Exercise: To complete this task, print all the data below exactly but leave out the images.

[[ Material provided, beginning ]]

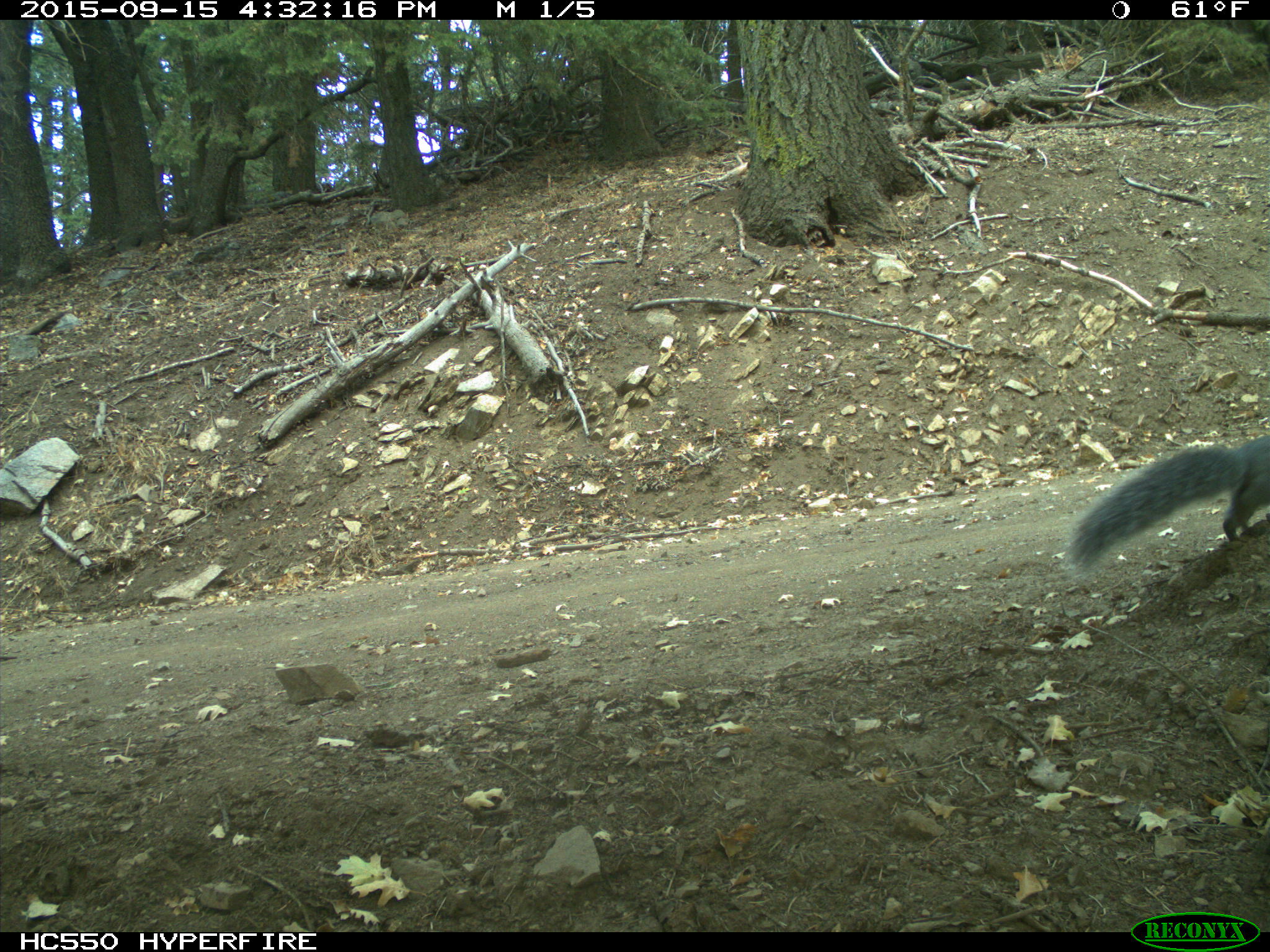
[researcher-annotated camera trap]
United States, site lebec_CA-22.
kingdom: Animalia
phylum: Chordata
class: Mammalia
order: Rodentia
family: Sciuridae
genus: Sciurus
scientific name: Sciurus carolinensis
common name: eastern gray squirrel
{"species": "Sciurus carolinensis (eastern gray squirrel)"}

[[ Material provided, end ]]

The completed task:
[researcher-annotated camera trap]
United States, site lebec_CA-22.
kingdom: Animalia
phylum: Chordata
class: Mammalia
order: Rodentia
family: Sciuridae
genus: Sciurus
scientific name: Sciurus carolinensis
common name: eastern gray squirrel
{"species": "Sciurus carolinensis (eastern gray squirrel)"}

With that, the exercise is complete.